**Document extract:**

◇ ◇ ◇ ◇ ◇ ◇ ◇

There were standouts, certainly, but just as often there were store-bought chips, soggy and swimming in sub-par sauces, eggs that were under-cooked, over-cooked or not even offered as an option. There were some surprises, and there were some disappointments.
There were also some stunningly brilliant breakfasts.
If a restaurant presented only one sauce option for chilaquiles, Julie and I would typically order the same dish. If a restaurant had both verdes (green) and rojos (red), we'd order one of each. The majority of the time, we'd order eggs over-easy. If we knew the eggs were going to be happy eggs (see $9 chilaquiles), I'd go for sunny-side-up. Beans, potatoes and accoutrements (if available) were taken into consideration, as was the coffee or aguas frescas. The overall experience was key, but really, it all came down to the chilaquiles.
We've done our due diligence, and now, we humbly present to you ten establishments that Julie and I both agreed have the finest chilaquiles in Austin. These are our favorites, the places we return to time and time again.
These chilaquiles are the best of the best.
Señor Buddy's 8600 Highway 290, Austin, TX 78736 (512) 288-0437 www.senorbuddys.com
Señor Buddy's chilaquiles. © Ryan Schierling |
Notice that there are no potatoes? And the absence of sour cream? You know you've got a winner when they're so good you don't even miss those little extras. Perfect every single time. (Julie)

◇ ◇ ◇ ◇ ◇ ◇ ◇

**Task set:**
- 1) Update the passage of the chilaquiles review starting with "We've done our" and going on through "of the best.", putting "ten restaurants" wherever "ten establishments" appears.
- 2) Carry the chilaquiles review further, picking up after its final sentence.
The records are not needed here.

◇ ◇ ◇ ◇ ◇ ◇ ◇

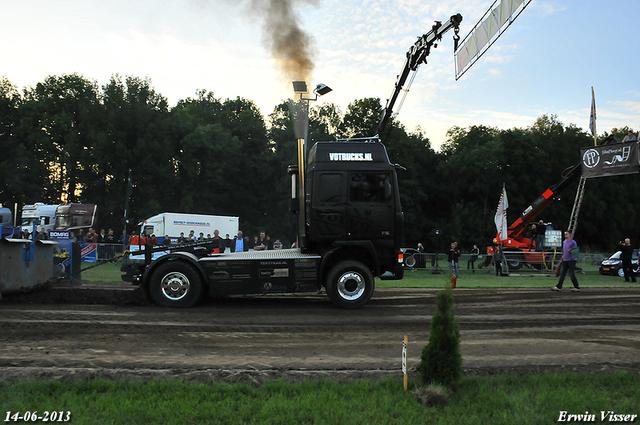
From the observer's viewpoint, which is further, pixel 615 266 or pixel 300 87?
pixel 615 266

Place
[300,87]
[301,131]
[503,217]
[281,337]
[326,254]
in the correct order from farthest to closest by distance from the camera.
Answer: [503,217] < [300,87] < [301,131] < [326,254] < [281,337]

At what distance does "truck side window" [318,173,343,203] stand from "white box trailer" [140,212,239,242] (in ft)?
79.0

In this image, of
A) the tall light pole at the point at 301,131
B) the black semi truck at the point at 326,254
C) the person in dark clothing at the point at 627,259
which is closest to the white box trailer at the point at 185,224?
the tall light pole at the point at 301,131

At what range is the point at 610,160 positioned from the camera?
85.1ft

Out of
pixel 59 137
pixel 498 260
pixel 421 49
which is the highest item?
pixel 59 137

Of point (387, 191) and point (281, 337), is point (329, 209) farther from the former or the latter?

◇ ◇ ◇ ◇ ◇ ◇ ◇

**Per-task answers:**
- 1)
We've done our due diligence, and now, we humbly present to you ten restaurants that Julie and I both agreed have the finest chilaquiles in Austin. These are our favorites, the places we return to time and time again.
These chilaquiles are the best of the best.

- 2)
La Casita 1519 West Anderson Lane, Austin, TX 78757 (512) 469-0105 www.lacasitatx.com
La Casita chilaquiles. © Ryan Schierling |
If you were to judge the well-worn strip mall on Anderson Lane that houses La Casita by appearances only, you'd keep driving. The corner unit hides a vibrant decor, a friendly waitstaff and a tiny kitchen putting out perfectly-executed chilaquiles, both rojos y verdes. We visit often. (Ryan)
Paco's Tacos 1304 East 51st Street, Austin, TX 78723 (512) 323-6206 www.pacosaustin.com
Paco's Tacos chilaquiles. © Ryan Schierling |
I got caught stepping out on Julie with this one. Actually, I didn't really get caught so much as I just felt guilty for sneaking away on a weekday while she was at work and trying Paco's Tacos offering of chilaquiles by myself. To be honest, I didn't know what to expect and figured I'd be taking one for the team. Turns out, the chilaquiles with ranchero sauce were absolutely delicious, and I had to fess up and bring Julie back for breakfast that weekend. (Ryan)
This is one sweet little plate of chilaquiles. The sauce tastes to be a mix of a some kind of rojo and verde – rather along the lines of Señor Buddy's – but it has a spicy personality all its own. The portion is of delightfully-reasonable size with a single egg and no fuss. To make for a particularly well-rounded morning experience, the service is charming and the coffee hits the spot. (Julie)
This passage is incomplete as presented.